Medical procedures used to diagnose PAH are described in Table 5. Around 93% of children had received either an echocardiography or a right heart catheterization just before, on, or after the PAH diagnosis. Table 5 shows more details.

Table 5.

Distribution of medical procedures claimed in the 30 days before, on, or after diagnosis among persistent PAH.

Procedure	Persistent PAH n = 695 (%)
	Within 30 days before, on, or any time after index date
	Before and on	After	Total*
Critical procedures
At least one critical  procedure	524 (75.4)	644 (92.7)	675 (97.1)
Chest radiograph	346 (49.8)	529 (76.1)	558 (80.3)
Chest CT	10 (1.4)	56 (8.1)	63 (9.1)
Chest CT with contrast	28 (4.0)	98 (14.1)	112 (16.1)
Electrocardiogram	258 (37.1)	513 (73.8)	559 (80.4)
Echocardiography	408 (58.7)	589 (84.7)	641 (92.2)
Right heart catheterization	63 (9.1)	228 (32.8)	254 (36.5)
Echocardiography or  right heart catheterization	421 (60.6)	589 (84.7)	643 (92.5)
Other procedures
Pulmonary function tests	26 (3.7)	138 (19.9)	144 (20.7)
Arterial blood gases analysis	57 (8.2)	214 (30.8)	234 (33.7)
Ventilation/perfusion lung scan	6 (0.9)	36 (5.2)	38 (5.5)
Pulmonary angiography	3 (0.4)	8 (1.2)	9 (1.3)
Cardiac magnetic  resonance imaging	7 (1.0)	28 (4.0)	34 (4.9)

^*Total means the number of children with at least one procedure either within 30 days before or any time after the index date.

Co-morbidities of the 695 persistent PAH children are provided in Table 6. Around 75% of children had a CHD diagnosis in their record at some time and most of these were “bulbus cordis anomalies and anomalies of cardiac septal closure” and “other congenital anomalies of the heart.” In addition, 27% had some kind of congenital syndrome such as Down’s syndrome and 20% had some kind of congenital musculoskeletal or respiratory system anomaly.

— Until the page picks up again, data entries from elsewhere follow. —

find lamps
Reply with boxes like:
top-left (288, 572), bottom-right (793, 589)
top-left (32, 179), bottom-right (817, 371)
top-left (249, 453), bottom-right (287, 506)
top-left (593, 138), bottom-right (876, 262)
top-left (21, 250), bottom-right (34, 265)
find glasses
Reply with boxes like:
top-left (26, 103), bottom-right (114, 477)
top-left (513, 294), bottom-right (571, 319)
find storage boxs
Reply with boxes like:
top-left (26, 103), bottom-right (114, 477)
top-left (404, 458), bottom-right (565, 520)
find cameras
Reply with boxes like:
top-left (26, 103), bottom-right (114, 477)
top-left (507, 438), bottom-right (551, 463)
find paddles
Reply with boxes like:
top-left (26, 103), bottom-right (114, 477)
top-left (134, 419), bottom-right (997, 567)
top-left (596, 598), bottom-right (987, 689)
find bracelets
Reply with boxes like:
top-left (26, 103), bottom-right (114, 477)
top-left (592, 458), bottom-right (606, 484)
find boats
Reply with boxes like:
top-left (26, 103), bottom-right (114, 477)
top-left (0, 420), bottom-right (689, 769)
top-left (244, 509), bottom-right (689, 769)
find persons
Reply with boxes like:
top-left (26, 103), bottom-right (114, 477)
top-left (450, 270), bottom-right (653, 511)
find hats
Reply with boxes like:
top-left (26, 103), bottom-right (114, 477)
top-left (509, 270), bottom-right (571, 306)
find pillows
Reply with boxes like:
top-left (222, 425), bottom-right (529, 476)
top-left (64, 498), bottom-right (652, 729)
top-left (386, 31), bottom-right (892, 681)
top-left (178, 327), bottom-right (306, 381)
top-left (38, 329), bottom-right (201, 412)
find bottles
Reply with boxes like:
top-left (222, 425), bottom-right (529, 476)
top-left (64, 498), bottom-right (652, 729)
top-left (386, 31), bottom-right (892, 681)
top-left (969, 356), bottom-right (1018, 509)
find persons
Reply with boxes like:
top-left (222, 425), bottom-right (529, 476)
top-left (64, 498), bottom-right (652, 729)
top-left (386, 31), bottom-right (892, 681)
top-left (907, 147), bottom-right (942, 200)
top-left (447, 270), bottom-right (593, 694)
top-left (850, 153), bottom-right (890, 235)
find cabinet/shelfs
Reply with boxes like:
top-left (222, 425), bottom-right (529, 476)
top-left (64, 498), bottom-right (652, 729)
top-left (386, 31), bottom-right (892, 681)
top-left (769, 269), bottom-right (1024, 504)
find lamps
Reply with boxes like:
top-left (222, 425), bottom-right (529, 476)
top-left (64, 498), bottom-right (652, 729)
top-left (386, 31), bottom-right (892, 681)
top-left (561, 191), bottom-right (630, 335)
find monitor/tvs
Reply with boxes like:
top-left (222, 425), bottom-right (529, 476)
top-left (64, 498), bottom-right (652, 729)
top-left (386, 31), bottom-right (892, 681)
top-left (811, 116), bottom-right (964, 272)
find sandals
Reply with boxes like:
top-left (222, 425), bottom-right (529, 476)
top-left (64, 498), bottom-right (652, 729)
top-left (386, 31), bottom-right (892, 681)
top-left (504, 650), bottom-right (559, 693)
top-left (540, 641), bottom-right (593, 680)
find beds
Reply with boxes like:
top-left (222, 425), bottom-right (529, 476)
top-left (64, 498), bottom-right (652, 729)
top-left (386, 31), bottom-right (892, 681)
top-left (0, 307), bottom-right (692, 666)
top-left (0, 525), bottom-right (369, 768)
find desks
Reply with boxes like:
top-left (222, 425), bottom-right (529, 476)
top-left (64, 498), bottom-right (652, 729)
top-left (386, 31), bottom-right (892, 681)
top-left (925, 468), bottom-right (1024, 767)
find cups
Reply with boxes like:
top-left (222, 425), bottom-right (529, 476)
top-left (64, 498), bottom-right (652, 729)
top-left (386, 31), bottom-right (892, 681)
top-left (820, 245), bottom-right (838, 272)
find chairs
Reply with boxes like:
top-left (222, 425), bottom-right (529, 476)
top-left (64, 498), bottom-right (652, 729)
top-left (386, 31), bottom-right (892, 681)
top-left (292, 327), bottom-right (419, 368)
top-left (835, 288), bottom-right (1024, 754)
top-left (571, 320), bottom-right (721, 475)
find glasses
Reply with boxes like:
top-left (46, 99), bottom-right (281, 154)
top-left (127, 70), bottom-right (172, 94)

Other co-morbidities recorded in the 90 days prior to the index date are also noted in Table 6. Note that one child could have more than one type of co-morbidity.

Table 6.

Distribution of co-morbidities of persistent PAH.

	Persistent PAH
	n = 695 (%)
Congenital heart defects recorded any time in medical records
At least one congenital heart defect	522 (75.1)
Bulbus cordis anomalies and anomalies of cardiac septal closure	428 (61.6)
Other congenital anomalies of heart	347 (49.9)
Patent ductus arteriosus	167 (24.0)
Anomalies of pulmonary artery	72 (10.4)
Coarctation of aorta	61 (8.8)
Anomalies of great veins	47 (6.8)
Other anomalies of aorta	37 (5.3)
Syndromes recorded any time in medical records
At least one syndrome	189 (27.2)
Down	87 (12.5)
Other and unspecified congenital anomalies*	52 (7.5)
Various chromosomal anomalies†	40 (5.8)
Digeorge	22 (3.2)
Congenital hydrocephalus	13 (1.9)
Velocardiofacial	7 (1.0)
Prune belly	2 (0.3)
Ehlers-Danlos	1 (0.1)
Congenital musculoskeletal deformities or congenital anomalies of respiratory system
At least one condition below	136 (19.6)
Other congenital anomalies of larynx, trachea, and bronchus	70 (10.1)
Congenital agenesis hypoplasia and dysplasia of lung	50 (7.2)
Congenital anomalies of diaphragm	33 (4.7)
Congenital anomalies of lung	23 (3.3)
Congenital musculoskeletal deformities of spine	10 (1.4)
Congenital cystic lung	4 (0.6)
Other genetic co-morbidities recorded any time in medical records
Cystic fibrosis	2 (0.3)
Gaucher disease	2 (0.3)
Von Willebrand’s disease	2 (0.3)
Alpha-1-antitrypsin deficiency	1 (0.1)
Neurofibromatosis	1 (0.1)
Co-morbidities recorded any time before or on the first diagnosis of PAH
Valvular disease	96 (13.8)
With congenital heart diseases	93 (13.4)
Without congenital heart diseases	3 (0.4)
Heart failure	84 (12.1)
With congenital heart diseases	81 (11.7)
Without congenital heart diseases	3 (0.4)
Sleep-disordered breathing	42 (6.0)
Chronic obstructive pulmonary disease	41 (5.9)
Cardiomyopathy	35 (5.0)
With congenital heart diseases	34 (4.9)
Without congenital heart diseases	1 (0.1)
Thyroid disorders	19 (2.7)
Scoliosis and kyphoscoliosis	13 (1.9)
Chronic hemolytic anemia	11 (1.6)
Portal hypertension	10 (1.4)
Infantile cerebral palsy	8 (1.2)
Connective tissue diseases	6 (0.9)
Interstitial lung disease	5 (0.7)
Myeloproliferative disorders‡	4 (0.6)
Vasculitis	3 (0.4)
Fibrosing mediastinitis	3 (0.4)
Obesity hypoventilation syndrome	1 (0.1)
Lung cancer	1 (0.1)
Glycogen storage disease	1 (0.1)
Kidney cancer	1 (0.1)
Co-morbidities recorded within 90 days before index date
Respiratory failure	135 (19.4)
Pulmonary collapse	113 (16.3)
Pneumonia	79 (11.4)
Respiratory distress syndrome	49 (7.1)
Respiratory failure of newborn	30 (4.3)
Pneumothorax	11 (1.6)
Post-inflammatory pulmonary fibrosis	11 (1.6)
Pulmonary embolism	10 (1.4)
Chronic renal failure	4 (0.6)

^*Includes Patau's syndrome, Edward's syndrome, Cri-du-chat syndrome, other microdeletions, other autosomal deletions, balanced autosomal translocation in normal individual, other conditions due to autosomal anomalies, gonadal dysgenesis, Klinefelter's syndrome, other conditions due to sex chromosome anomalies, other conditions due to chromosome anomalies, conditions due to anomaly of unspecified chromosome.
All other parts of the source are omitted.